# Should I move into the guestroom???



## Tatreail (Oct 29, 2010)

I have been with my husband for almost 8 years (married almost 5.) I got married very young 20, we have a large age difference 41 years. I have moved out before 3 threes ago but came back only after a month. Two nights ago we talked about divorce again..I wrote him a 5 page letter telling just how I felt. At the time he said he felt the same time. I care about him, but I am now "In" love with him anymore....if I ever was. He even said he had seen this coming for awhile, and that he though I was not "in" love with him when I moved back in three years ago. The next day however he does not even want to talk about things. 

Currently I am a college student about to go into an internship, were I can not work. I have not worked for the last two years because I needed the time to do school work and he said he would go to work instead. I can not get my own place until I have a job which will be in 7 months. I tried to talk to him last night about things but he would not talk about things with me. I am confused and not sure what to do. I know I don't love him and want out yesterday. I was thinking about trying to talk to him about me moving into our guestroom. I'm not sure if this is too soon or not.

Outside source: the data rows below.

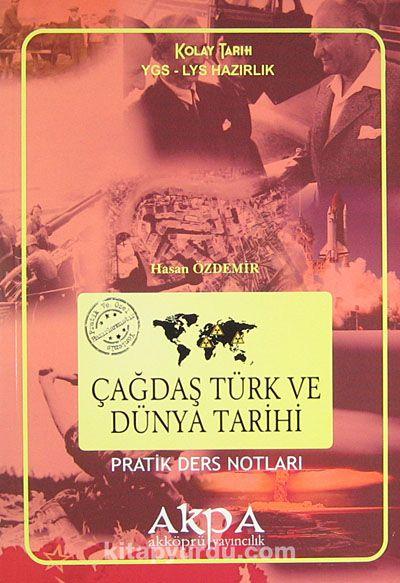 Çağdaş Türk ve Dünya Tarihi Pratik Ders Notları - Hasan Özdemir pdf epub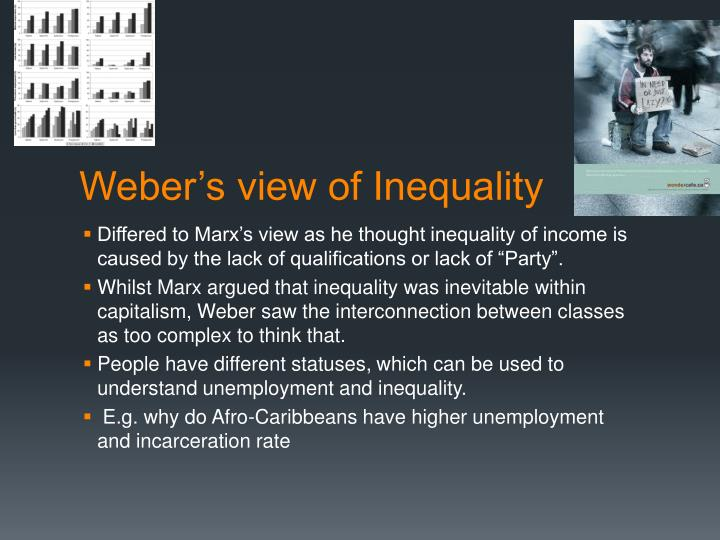 Weber s view of inequality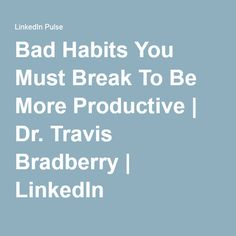 Bad Habits You Must Break To Be More Productive | Dr. Travis Bradberry | LinkedIn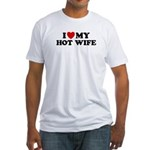 I Love My Hot Wife Fitted T-Shirt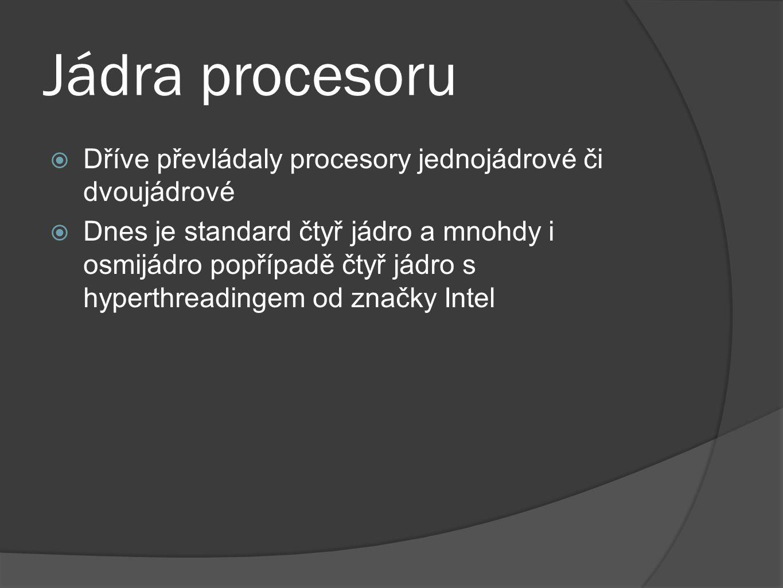 Jádra procesoru  Dříve převládaly procesory jednojádrové či dvoujádrové  Dnes je standard čtyř jádro a mnohdy i osmijádro popřípadě čtyř jádro s hyp
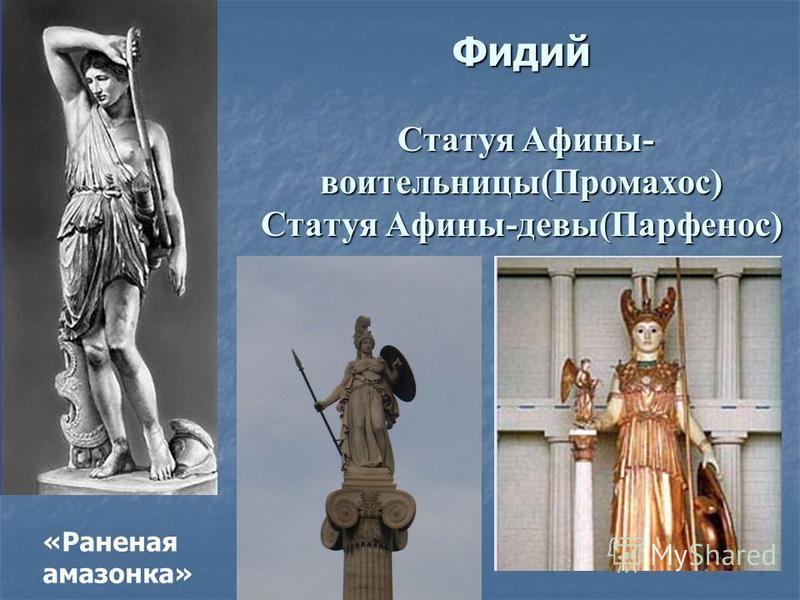 Фидий Статуя Афины- воительницы(Промахос) Статуя Афины-девы(Парфенос) «Раненая амазонка»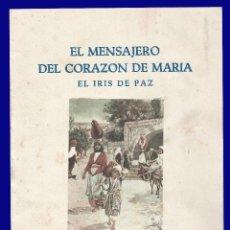 Libros de segunda mano: EL MENSAJERO DEL CORAZON DE MARIA - EL IRIS DE PAZ - NUMERO 2.348 - AÑO 1957. Lote 54684880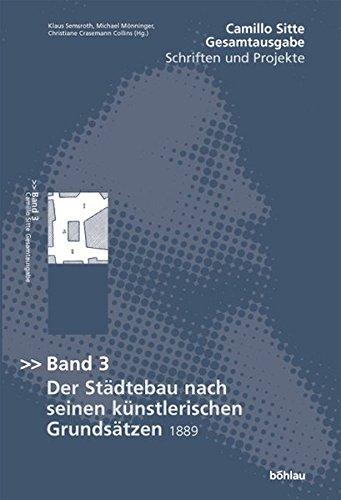 Der Städte-Bau nach seinen künstlerischen Grundsätzen, Bd. 3. Ein Beitrag zur Lösung modernster Fragen der Architektur und der monumentalen Plastik unter besonderer Beziehung auf Wien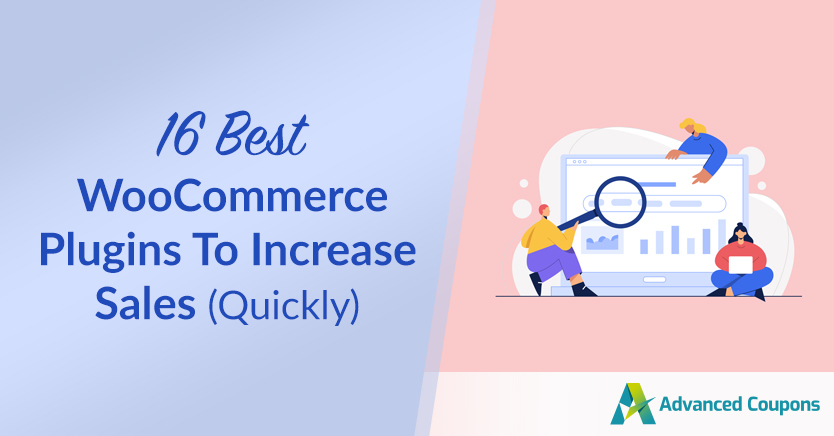 16 Best WooCommerce Plugins To Increase Sales (Quickly)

What i really need is him to be willing to talk to me about things, so we can plan on how to split up our life, home, animals everything. We have no kids which is good. Any advice would be great.


----------



## Shelly29 (Oct 9, 2010)

My husband told me 4 weeks ago he does not want to be married anymore....plain and simple...He mvoed into the guest bedroom 2 days later....its hard living in the same house and today at therpay I told him to figure out what couch from what friends he wanted to stay at, because apparently he wanted out,....but he says he needs weeks. 7 months IMO is insane to live in teh same house....there should be some rules of sorts because it has been painful for me to beunder the same roof. Some people can do it, some cant.


----------